(Saved entries)
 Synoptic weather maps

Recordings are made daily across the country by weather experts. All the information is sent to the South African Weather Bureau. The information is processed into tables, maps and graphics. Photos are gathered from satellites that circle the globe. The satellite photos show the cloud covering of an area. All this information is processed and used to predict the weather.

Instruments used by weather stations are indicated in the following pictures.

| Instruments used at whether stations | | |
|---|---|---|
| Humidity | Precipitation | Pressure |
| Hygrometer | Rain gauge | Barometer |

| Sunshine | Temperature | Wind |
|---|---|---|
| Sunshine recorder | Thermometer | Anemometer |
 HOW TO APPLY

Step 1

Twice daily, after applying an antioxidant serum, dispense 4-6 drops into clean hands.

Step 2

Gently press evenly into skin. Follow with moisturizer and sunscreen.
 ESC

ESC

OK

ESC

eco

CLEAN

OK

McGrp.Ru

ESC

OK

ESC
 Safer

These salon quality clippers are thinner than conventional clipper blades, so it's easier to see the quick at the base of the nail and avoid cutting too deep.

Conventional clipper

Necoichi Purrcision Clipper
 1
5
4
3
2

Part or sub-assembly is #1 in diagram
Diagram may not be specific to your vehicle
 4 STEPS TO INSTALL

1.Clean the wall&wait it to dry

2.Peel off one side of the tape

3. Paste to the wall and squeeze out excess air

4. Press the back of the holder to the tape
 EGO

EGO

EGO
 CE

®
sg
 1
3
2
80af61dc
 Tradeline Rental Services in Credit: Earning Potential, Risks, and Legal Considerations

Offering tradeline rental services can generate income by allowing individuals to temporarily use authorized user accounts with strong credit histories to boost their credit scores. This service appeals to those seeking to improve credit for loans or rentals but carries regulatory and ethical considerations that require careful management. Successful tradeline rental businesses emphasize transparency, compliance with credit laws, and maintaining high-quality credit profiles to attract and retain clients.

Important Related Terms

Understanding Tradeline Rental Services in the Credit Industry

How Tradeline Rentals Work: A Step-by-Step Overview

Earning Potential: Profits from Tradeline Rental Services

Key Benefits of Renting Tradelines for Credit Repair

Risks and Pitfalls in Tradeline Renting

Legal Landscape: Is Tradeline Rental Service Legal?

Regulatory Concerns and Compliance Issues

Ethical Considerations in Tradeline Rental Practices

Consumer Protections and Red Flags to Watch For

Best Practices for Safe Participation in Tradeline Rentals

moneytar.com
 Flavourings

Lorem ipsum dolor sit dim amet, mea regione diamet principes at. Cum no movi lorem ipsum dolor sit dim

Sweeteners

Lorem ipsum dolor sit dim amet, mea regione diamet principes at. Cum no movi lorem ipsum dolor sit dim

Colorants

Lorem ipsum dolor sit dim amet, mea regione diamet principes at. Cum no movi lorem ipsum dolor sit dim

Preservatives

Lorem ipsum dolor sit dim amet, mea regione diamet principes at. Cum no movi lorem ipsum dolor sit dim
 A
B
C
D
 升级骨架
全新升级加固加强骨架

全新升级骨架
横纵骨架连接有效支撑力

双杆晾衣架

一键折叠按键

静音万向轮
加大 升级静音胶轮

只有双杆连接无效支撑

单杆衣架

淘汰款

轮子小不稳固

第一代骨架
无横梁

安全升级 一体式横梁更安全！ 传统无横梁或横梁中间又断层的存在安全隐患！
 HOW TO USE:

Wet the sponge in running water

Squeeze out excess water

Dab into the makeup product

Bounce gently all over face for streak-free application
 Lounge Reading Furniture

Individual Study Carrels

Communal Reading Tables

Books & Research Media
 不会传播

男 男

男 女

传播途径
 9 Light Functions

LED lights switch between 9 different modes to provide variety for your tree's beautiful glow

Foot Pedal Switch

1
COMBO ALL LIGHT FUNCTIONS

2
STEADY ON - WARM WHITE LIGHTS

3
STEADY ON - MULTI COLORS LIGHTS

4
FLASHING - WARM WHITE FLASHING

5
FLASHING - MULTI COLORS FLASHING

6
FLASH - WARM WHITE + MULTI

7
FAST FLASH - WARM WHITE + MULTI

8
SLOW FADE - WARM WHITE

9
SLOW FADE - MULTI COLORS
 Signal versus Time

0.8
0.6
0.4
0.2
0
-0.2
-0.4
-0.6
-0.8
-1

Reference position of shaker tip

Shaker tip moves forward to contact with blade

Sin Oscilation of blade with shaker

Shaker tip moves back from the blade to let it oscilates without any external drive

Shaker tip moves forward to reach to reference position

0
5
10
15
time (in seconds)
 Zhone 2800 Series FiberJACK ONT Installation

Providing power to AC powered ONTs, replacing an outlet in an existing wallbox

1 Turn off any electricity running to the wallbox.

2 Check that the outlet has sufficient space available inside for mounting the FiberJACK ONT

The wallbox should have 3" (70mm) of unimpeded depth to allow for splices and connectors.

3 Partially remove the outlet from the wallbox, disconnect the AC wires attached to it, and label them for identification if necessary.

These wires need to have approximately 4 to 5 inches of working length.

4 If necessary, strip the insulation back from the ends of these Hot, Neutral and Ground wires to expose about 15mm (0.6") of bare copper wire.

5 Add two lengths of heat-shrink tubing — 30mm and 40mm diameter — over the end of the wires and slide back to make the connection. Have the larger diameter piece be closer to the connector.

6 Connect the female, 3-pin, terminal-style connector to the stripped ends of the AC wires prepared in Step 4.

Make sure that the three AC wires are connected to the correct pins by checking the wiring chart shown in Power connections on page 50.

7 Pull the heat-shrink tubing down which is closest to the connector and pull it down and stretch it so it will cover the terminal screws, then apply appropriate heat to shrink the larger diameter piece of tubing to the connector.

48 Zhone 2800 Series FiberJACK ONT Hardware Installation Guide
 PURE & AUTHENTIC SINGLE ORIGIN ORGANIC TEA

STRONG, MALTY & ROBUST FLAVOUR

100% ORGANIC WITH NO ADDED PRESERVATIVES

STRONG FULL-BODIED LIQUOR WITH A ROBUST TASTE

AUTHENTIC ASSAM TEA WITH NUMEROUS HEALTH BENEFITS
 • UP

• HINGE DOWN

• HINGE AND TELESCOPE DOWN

◆ ACTIVITY ◆
Once you find the line with "4. Press the back of the holder to the tape" above, print it and every line after it up to and including the line with "Tradeline Rental Services in Credit: Earning", exactly as written and nothing else.

◆ TASK SOLUTION ◆
4. Press the back of the holder to the tape
 EGO

EGO

EGO
 CE

®
sg
 1
3
2
80af61dc
 Tradeline Rental Services in Credit: Earning Potential, Risks, and Legal Considerations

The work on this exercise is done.